= Provided passage =
"""

Salman Rushdie receives Václav Havel Library Foundation award
British-Indian writer Salman Rushdie received the Václav Havel Library Foundation's first-ever Lifetime Disturbing the Peace Award in New York on Tuesday evening, writes The Associated Press agency. The writer's prize and presence at the ceremony were kept secret until only a few minutes before he accepted the award due to security concerns.
Rushdie has faced more than three decades of death threats and assassination attempts following a 1989 fatwa calling for his death issued by the former supreme leader of Iran, Rouhollah Khomeini, over his book The Satanic Verses, and was the victim of a knife attack by 24-year-old Hadi Matar at a literary festival in New York last August because of his perceived insults to Islam. He spent six weeks in hospital after the attack, having suffered stab wounds to his neck and torso, and is now blind in his right eye. Since then he has been keeping a low profile.
The Václav Havel Library Foundation was founded in 2012 with the mission to advance the legacy of Havel, Czech playwright, dissident and first president of Czechoslovakia after the fall of the Communist regime in 1989, who had died a year earlier and was known for championing human rights and freedom of expression. The foundation annually awards the prize to a writer who has "faced unjust persecution for their beliefs" and shares Havel's determination to stand up for human rights.

"""

= Recorded data =
"""

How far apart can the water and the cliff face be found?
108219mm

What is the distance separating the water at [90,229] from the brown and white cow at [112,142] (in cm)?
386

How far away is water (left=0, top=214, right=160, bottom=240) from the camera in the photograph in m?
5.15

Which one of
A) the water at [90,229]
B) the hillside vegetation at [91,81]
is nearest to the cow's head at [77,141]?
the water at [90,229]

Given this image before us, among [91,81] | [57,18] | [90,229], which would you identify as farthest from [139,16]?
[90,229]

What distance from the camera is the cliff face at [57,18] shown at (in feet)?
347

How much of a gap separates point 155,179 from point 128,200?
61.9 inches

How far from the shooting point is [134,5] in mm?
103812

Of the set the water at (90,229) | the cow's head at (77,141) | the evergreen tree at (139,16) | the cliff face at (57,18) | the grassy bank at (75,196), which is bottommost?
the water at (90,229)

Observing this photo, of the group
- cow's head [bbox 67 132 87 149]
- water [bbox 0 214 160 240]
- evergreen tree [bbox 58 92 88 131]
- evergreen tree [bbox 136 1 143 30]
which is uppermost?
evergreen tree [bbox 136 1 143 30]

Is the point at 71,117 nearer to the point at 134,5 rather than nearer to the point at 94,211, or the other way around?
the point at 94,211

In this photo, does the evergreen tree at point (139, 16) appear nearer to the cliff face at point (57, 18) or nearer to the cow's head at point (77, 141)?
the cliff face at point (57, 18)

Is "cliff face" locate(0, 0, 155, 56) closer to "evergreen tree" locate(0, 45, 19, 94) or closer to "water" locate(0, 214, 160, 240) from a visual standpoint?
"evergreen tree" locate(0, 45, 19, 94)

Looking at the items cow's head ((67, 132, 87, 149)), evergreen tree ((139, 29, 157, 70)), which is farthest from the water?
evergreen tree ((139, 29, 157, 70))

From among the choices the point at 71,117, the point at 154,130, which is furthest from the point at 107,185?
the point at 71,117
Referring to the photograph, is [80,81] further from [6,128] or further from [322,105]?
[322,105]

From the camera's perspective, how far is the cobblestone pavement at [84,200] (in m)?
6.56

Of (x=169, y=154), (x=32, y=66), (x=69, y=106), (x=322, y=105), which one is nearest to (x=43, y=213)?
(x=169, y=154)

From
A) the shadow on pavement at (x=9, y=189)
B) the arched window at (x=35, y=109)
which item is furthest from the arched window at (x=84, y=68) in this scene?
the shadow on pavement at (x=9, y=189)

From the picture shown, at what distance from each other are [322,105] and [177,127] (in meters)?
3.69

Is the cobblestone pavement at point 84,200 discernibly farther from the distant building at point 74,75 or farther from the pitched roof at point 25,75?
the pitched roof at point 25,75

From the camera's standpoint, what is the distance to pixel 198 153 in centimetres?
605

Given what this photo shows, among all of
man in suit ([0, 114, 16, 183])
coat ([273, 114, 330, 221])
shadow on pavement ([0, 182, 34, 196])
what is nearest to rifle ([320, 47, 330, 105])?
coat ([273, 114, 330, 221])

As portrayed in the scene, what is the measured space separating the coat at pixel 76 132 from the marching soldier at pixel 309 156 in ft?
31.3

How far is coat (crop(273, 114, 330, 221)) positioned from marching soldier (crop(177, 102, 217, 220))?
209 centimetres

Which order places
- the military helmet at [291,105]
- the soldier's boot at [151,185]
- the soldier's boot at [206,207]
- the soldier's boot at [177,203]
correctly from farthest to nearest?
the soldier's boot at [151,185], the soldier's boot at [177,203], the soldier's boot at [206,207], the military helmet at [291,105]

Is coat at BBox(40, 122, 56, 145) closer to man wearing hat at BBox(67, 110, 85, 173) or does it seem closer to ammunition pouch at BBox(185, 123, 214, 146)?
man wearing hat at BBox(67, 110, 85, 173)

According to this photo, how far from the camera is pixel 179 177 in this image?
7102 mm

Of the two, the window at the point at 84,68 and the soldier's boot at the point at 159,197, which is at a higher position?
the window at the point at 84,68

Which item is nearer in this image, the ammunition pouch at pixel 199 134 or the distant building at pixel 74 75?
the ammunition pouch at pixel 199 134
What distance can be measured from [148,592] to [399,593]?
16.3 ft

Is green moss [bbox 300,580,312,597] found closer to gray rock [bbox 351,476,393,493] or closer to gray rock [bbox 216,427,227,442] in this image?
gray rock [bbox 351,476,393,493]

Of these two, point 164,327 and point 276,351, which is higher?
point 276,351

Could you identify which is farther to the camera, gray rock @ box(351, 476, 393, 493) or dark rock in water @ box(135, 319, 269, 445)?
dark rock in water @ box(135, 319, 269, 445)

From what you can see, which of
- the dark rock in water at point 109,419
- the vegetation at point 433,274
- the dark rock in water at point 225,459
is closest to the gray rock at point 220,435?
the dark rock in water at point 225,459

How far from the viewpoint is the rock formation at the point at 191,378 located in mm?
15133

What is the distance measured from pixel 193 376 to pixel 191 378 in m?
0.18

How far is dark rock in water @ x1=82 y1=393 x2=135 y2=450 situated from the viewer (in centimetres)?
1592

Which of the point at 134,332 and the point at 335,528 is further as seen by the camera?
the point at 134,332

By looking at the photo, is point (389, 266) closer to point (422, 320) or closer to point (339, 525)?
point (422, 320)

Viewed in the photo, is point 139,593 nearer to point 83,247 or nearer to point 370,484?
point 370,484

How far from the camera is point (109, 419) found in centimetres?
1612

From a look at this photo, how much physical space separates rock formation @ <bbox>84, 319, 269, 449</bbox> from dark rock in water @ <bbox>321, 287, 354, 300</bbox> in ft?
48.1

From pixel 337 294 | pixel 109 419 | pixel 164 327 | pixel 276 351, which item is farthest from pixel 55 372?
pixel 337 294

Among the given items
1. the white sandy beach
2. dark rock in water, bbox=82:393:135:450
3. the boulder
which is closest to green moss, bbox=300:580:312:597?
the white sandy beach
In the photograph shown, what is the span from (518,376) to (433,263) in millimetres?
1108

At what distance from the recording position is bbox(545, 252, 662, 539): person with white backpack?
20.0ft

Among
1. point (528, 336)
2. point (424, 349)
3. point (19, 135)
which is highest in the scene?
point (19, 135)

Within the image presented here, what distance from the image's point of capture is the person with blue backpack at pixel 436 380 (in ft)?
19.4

"""

= About this task =
According to the article about Salman Rushdie's award, how long did he spend in hospital after the knife attack?

= Result of the exercise =
Six weeks.